The basis for challenging the validity of the bankruptcy notice was that it did not comply with regulation 4.04, which allows for judgments or orders expressed in a foreign currency to be paid in a specified amount of Australian currency.

That provision requires the applicable currency exchange rate to be the equivalent in Australian currency as at the “telegraphic rate of exchange prevailing on the second day before the day” when the bankruptcy notice is lodged with the Australian Financial Security Authority (AFSA).

Mr Tinkler’s lawyers argued, among other things, that the correct exchange rate was not applied, and that the issue of the bankruptcy notice was not lodged until three or four days after the exchange rate applied to the bankruptcy notice was published.

The court held that the correct rate that answers regulation 4.04 is “… a rate that is published by a banking institution as generally available for the relevant date, or is published has having been generally available on that date…”.  The effect of this is that after ascertaining the relevant exchange rate, a creditor needs to lodge the application for a bankruptcy notice with AFSA within two days.  In Mr Tinkler’s case, the exchange rate was calculated as at 15 June 2015, and the application for the bankruptcy notice was lodged on 17 June 2015.
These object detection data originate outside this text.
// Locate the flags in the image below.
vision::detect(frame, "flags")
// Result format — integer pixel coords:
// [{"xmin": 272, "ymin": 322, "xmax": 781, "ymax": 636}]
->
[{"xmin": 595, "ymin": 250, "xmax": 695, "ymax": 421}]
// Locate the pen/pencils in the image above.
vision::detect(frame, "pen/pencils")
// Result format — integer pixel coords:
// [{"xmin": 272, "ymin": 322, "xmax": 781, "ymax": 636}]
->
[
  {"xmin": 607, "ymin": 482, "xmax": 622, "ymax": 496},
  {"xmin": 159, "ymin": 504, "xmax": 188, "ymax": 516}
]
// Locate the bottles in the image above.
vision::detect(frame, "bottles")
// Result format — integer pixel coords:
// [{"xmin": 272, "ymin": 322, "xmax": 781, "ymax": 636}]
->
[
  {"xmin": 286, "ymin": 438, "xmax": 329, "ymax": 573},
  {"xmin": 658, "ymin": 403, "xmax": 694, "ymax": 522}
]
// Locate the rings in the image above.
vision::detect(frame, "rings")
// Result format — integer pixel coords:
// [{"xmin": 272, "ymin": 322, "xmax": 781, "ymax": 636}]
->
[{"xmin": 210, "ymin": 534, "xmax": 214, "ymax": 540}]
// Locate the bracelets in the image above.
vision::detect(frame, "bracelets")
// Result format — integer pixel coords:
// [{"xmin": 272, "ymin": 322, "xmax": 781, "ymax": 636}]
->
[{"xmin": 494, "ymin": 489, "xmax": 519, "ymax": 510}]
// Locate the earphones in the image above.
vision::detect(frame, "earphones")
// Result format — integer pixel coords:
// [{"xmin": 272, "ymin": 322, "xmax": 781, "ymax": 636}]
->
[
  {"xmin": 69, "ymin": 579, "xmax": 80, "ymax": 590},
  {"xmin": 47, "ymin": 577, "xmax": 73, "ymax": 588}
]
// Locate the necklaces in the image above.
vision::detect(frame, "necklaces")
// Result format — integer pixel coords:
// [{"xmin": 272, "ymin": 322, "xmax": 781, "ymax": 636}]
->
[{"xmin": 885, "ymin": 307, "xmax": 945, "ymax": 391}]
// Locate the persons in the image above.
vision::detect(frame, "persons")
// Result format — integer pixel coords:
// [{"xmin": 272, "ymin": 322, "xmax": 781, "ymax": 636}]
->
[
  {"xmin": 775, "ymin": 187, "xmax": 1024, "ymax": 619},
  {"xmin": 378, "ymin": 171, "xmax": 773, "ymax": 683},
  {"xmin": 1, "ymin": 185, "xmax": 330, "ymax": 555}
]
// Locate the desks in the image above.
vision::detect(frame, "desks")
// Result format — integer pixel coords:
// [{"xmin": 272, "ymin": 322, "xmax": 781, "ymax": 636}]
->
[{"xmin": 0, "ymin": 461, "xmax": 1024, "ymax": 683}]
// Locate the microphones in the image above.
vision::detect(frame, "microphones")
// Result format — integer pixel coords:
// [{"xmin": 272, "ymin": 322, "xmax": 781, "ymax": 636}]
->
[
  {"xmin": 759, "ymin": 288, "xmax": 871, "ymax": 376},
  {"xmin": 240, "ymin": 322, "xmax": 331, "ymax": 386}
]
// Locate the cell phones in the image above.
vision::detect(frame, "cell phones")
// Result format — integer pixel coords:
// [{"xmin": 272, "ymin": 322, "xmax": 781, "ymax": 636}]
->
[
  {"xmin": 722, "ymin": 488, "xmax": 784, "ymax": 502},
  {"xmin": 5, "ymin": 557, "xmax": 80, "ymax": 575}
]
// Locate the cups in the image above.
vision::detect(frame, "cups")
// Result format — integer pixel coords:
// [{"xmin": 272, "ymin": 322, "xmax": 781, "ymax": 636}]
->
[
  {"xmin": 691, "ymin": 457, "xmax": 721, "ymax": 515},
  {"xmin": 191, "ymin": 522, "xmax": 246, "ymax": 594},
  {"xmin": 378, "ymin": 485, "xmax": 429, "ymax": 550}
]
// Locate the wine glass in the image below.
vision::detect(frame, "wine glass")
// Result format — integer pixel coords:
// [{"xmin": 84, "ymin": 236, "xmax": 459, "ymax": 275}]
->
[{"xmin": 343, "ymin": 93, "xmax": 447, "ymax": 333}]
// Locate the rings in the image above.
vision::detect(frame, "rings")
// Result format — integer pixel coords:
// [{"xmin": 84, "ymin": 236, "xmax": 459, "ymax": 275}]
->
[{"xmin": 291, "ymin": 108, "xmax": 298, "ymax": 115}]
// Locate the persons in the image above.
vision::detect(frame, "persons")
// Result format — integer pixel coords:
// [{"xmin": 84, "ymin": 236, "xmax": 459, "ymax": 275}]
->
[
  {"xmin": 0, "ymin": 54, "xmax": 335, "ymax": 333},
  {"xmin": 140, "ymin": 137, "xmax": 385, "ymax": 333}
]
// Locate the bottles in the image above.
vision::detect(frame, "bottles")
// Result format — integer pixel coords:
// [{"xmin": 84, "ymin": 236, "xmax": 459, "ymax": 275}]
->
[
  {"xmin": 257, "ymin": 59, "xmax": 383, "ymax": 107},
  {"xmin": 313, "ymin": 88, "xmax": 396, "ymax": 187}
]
Regarding the date of the issue of the bankruptcy notice, the application was lodged on 17 June 2015, but due to a number of administrative issues it was not issued until 19 June 2015.  As the court held that the regulation provided that the exchange rate must be calculated two days before lodgement, not two days before a bankruptcy notice is issued, this was not an issue

Due to his failure to successfully oppose the creditor’s petition, a sequestration order was made on 9 February 2016, and a trustee in bankruptcy was appointed to Mr Tinkler’s estate.  Additionally, the court ordered that any proceedings by the trustee in bankruptcy be stayed to allow time for Mr Tinkler to appeal the decision.  Today, that time lapsed and Mr Tinkler’s bankruptcy took effect.

The case highlights one of many issues that arise regarding the validity of a bankruptcy notice.  Judgment creditors need to be wary in issuing bankruptcy notices generally, but particularly where they do business across borders, and they are enforcing a judgment debt that is not expressed in Australian dollars.